▸ **Data for analysis**:
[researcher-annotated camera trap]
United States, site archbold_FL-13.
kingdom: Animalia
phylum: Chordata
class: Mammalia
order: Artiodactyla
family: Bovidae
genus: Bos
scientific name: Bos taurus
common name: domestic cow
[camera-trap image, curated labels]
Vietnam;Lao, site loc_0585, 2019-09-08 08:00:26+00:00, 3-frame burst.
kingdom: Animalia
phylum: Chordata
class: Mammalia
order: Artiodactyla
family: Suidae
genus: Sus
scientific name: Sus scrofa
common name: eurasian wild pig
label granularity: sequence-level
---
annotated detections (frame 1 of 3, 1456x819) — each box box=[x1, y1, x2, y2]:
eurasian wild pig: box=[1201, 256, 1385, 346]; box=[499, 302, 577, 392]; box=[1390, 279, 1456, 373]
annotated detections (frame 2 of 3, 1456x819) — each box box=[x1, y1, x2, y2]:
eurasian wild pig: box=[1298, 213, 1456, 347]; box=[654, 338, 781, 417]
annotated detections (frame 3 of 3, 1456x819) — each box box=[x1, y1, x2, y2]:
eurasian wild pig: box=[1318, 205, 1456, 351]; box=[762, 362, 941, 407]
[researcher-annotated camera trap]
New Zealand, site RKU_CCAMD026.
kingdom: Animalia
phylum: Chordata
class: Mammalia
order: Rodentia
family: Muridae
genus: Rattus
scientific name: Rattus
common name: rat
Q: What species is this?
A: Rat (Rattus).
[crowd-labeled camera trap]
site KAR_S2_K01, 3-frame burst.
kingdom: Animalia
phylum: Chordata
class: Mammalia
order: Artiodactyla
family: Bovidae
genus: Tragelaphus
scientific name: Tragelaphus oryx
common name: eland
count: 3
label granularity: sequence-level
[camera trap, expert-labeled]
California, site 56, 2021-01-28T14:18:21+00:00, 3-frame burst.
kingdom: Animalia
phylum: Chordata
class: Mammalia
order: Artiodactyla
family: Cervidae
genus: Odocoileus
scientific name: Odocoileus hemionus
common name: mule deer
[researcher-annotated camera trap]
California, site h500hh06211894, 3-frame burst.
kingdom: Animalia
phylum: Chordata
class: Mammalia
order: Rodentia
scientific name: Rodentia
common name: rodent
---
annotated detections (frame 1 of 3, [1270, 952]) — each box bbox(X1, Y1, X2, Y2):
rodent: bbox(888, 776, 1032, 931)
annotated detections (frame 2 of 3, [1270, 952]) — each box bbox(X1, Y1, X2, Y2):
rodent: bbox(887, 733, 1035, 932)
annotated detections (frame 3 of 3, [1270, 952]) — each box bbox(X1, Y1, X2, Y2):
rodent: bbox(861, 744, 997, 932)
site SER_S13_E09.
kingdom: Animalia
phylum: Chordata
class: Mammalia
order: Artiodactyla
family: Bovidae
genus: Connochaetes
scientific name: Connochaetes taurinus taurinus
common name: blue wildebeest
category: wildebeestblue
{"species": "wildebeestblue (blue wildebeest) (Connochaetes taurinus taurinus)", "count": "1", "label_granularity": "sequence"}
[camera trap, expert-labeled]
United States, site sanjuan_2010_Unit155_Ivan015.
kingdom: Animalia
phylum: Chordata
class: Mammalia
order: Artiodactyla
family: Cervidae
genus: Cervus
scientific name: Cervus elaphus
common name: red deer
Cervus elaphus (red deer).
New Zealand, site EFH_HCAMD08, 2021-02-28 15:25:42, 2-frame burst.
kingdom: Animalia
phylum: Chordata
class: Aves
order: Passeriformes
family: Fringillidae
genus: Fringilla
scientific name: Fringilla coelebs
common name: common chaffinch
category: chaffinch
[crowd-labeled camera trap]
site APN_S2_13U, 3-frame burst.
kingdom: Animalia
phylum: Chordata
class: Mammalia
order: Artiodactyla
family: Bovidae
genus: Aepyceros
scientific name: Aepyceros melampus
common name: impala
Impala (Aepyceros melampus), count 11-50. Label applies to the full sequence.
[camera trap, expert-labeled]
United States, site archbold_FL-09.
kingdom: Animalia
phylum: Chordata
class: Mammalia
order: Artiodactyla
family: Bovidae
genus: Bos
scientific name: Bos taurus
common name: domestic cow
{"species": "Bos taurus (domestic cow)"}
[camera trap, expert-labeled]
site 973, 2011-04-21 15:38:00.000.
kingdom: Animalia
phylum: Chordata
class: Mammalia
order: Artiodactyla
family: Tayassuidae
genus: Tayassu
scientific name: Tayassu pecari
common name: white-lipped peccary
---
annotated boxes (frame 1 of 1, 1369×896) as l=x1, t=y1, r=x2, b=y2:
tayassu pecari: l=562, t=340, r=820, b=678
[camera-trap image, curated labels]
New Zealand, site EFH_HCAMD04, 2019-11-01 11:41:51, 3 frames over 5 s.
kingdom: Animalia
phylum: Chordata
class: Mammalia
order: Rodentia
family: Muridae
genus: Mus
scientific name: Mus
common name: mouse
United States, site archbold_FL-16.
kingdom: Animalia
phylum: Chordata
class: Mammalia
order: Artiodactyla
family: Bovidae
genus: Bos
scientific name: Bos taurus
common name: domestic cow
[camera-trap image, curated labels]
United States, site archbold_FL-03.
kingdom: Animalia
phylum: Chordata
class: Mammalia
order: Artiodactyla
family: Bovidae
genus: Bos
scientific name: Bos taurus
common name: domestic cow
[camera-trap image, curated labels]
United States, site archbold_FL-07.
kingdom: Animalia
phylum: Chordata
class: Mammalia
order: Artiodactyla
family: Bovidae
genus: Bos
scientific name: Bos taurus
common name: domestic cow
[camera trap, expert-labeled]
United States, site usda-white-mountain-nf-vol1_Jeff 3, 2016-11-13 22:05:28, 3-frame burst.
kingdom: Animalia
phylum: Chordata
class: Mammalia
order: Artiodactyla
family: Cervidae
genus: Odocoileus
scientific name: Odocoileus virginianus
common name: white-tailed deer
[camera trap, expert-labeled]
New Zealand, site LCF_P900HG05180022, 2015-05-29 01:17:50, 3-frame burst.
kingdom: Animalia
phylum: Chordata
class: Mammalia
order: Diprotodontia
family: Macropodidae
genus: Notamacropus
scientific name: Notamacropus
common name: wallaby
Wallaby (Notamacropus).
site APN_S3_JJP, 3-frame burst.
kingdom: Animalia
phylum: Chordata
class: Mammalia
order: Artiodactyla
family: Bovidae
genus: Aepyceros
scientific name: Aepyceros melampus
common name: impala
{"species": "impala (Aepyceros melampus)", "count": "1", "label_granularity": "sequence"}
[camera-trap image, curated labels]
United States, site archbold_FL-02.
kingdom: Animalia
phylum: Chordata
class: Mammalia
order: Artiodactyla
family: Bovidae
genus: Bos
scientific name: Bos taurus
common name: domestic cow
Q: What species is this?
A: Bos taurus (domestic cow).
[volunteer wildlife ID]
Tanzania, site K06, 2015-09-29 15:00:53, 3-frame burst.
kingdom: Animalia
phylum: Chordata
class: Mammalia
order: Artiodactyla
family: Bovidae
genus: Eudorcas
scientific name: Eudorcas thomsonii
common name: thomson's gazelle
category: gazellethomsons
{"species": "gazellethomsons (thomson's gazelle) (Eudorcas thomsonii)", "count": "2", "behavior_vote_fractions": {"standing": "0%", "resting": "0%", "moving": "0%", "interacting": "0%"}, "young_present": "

▸ **Assigned task**:
Output the whole listing above again, word for word.

▸ **Problem solution**:
[researcher-annotated camera trap]
United States, site archbold_FL-13.
kingdom: Animalia
phylum: Chordata
class: Mammalia
order: Artiodactyla
family: Bovidae
genus: Bos
scientific name: Bos taurus
common name: domestic cow
[camera-trap image, curated labels]
Vietnam;Lao, site loc_0585, 2019-09-08 08:00:26+00:00, 3-frame burst.
kingdom: Animalia
phylum: Chordata
class: Mammalia
order: Artiodactyla
family: Suidae
genus: Sus
scientific name: Sus scrofa
common name: eurasian wild pig
label granularity: sequence-level
---
annotated detections (frame 1 of 3, 1456x819) — each box box=[x1, y1, x2, y2]:
eurasian wild pig: box=[1201, 256, 1385, 346]; box=[499, 302, 577, 392]; box=[1390, 279, 1456, 373]
annotated detections (frame 2 of 3, 1456x819) — each box box=[x1, y1, x2, y2]:
eurasian wild pig: box=[1298, 213, 1456, 347]; box=[654, 338, 781, 417]
annotated detections (frame 3 of 3, 1456x819) — each box box=[x1, y1, x2, y2]:
eurasian wild pig: box=[1318, 205, 1456, 351]; box=[762, 362, 941, 407]
[researcher-annotated camera trap]
New Zealand, site RKU_CCAMD026.
kingdom: Animalia
phylum: Chordata
class: Mammalia
order: Rodentia
family: Muridae
genus: Rattus
scientific name: Rattus
common name: rat
Q: What species is this?
A: Rat (Rattus).
[crowd-labeled camera trap]
site KAR_S2_K01, 3-frame burst.
kingdom: Animalia
phylum: Chordata
class: Mammalia
order: Artiodactyla
family: Bovidae
genus: Tragelaphus
scientific name: Tragelaphus oryx
common name: eland
count: 3
label granularity: sequence-level
[camera trap, expert-labeled]
California, site 56, 2021-01-28T14:18:21+00:00, 3-frame burst.
kingdom: Animalia
phylum: Chordata
class: Mammalia
order: Artiodactyla
family: Cervidae
genus: Odocoileus
scientific name: Odocoileus hemionus
common name: mule deer
[researcher-annotated camera trap]
California, site h500hh06211894, 3-frame burst.
kingdom: Animalia
phylum: Chordata
class: Mammalia
order: Rodentia
scientific name: Rodentia
common name: rodent
---
annotated detections (frame 1 of 3, [1270, 952]) — each box bbox(X1, Y1, X2, Y2):
rodent: bbox(888, 776, 1032, 931)
annotated detections (frame 2 of 3, [1270, 952]) — each box bbox(X1, Y1, X2, Y2):
rodent: bbox(887, 733, 1035, 932)
annotated detections (frame 3 of 3, [1270, 952]) — each box bbox(X1, Y1, X2, Y2):
rodent: bbox(861, 744, 997, 932)
site SER_S13_E09.
kingdom: Animalia
phylum: Chordata
class: Mammalia
order: Artiodactyla
family: Bovidae
genus: Connochaetes
scientific name: Connochaetes taurinus taurinus
common name: blue wildebeest
category: wildebeestblue
{"species": "wildebeestblue (blue wildebeest) (Connochaetes taurinus taurinus)", "count": "1", "label_granularity": "sequence"}
[camera trap, expert-labeled]
United States, site sanjuan_2010_Unit155_Ivan015.
kingdom: Animalia
phylum: Chordata
class: Mammalia
order: Artiodactyla
family: Cervidae
genus: Cervus
scientific name: Cervus elaphus
common name: red deer
Cervus elaphus (red deer).
New Zealand, site EFH_HCAMD08, 2021-02-28 15:25:42, 2-frame burst.
kingdom: Animalia
phylum: Chordata
class: Aves
order: Passeriformes
family: Fringillidae
genus: Fringilla
scientific name: Fringilla coelebs
common name: common chaffinch
category: chaffinch
[crowd-labeled camera trap]
site APN_S2_13U, 3-frame burst.
kingdom: Animalia
phylum: Chordata
class: Mammalia
order: Artiodactyla
family: Bovidae
genus: Aepyceros
scientific name: Aepyceros melampus
common name: impala
Impala (Aepyceros melampus), count 11-50. Label applies to the full sequence.
[camera trap, expert-labeled]
United States, site archbold_FL-09.
kingdom: Animalia
phylum: Chordata
class: Mammalia
order: Artiodactyla
family: Bovidae
genus: Bos
scientific name: Bos taurus
common name: domestic cow
{"species": "Bos taurus (domestic cow)"}
[camera trap, expert-labeled]
site 973, 2011-04-21 15:38:00.000.
kingdom: Animalia
phylum: Chordata
class: Mammalia
order: Artiodactyla
family: Tayassuidae
genus: Tayassu
scientific name: Tayassu pecari
common name: white-lipped peccary
---
annotated boxes (frame 1 of 1, 1369×896) as l=x1, t=y1, r=x2, b=y2:
tayassu pecari: l=562, t=340, r=820, b=678
[camera-trap image, curated labels]
New Zealand, site EFH_HCAMD04, 2019-11-01 11:41:51, 3 frames over 5 s.
kingdom: Animalia
phylum: Chordata
class: Mammalia
order: Rodentia
family: Muridae
genus: Mus
scientific name: Mus
common name: mouse
United States, site archbold_FL-16.
kingdom: Animalia
phylum: Chordata
class: Mammalia
order: Artiodactyla
family: Bovidae
genus: Bos
scientific name: Bos taurus
common name: domestic cow
[camera-trap image, curated labels]
United States, site archbold_FL-03.
kingdom: Animalia
phylum: Chordata
class: Mammalia
order: Artiodactyla
family: Bovidae
genus: Bos
scientific name: Bos taurus
common name: domestic cow
[camera-trap image, curated labels]
United States, site archbold_FL-07.
kingdom: Animalia
phylum: Chordata
class: Mammalia
order: Artiodactyla
family: Bovidae
genus: Bos
scientific name: Bos taurus
common name: domestic cow
[camera trap, expert-labeled]
United States, site usda-white-mountain-nf-vol1_Jeff 3, 2016-11-13 22:05:28, 3-frame burst.
kingdom: Animalia
phylum: Chordata
class: Mammalia
order: Artiodactyla
family: Cervidae
genus: Odocoileus
scientific name: Odocoileus virginianus
common name: white-tailed deer
[camera trap, expert-labeled]
New Zealand, site LCF_P900HG05180022, 2015-05-29 01:17:50, 3-frame burst.
kingdom: Animalia
phylum: Chordata
class: Mammalia
order: Diprotodontia
family: Macropodidae
genus: Notamacropus
scientific name: Notamacropus
common name: wallaby
Wallaby (Notamacropus).
site APN_S3_JJP, 3-frame burst.
kingdom: Animalia
phylum: Chordata
class: Mammalia
order: Artiodactyla
family: Bovidae
genus: Aepyceros
scientific name: Aepyceros melampus
common name: impala
{"species": "impala (Aepyceros melampus)", "count": "1", "label_granularity": "sequence"}
[camera-trap image, curated labels]
United States, site archbold_FL-02.
kingdom: Animalia
phylum: Chordata
class: Mammalia
order: Artiodactyla
family: Bovidae
genus: Bos
scientific name: Bos taurus
common name: domestic cow
Q: What species is this?
A: Bos taurus (domestic cow).
[volunteer wildlife ID]
Tanzania, site K06, 2015-09-29 15:00:53, 3-frame burst.
kingdom: Animalia
phylum: Chordata
class: Mammalia
order: Artiodactyla
family: Bovidae
genus: Eudorcas
scientific name: Eudorcas thomsonii
common name: thomson's gazelle
category: gazellethomsons
{"species": "gazellethomsons (thomson's gazelle) (Eudorcas thomsonii)", "count": "2", "behavior_vote_fractions": {"standing": "0%", "resting": "0%", "moving": "0%", "interacting": "0%"}, "young_present": "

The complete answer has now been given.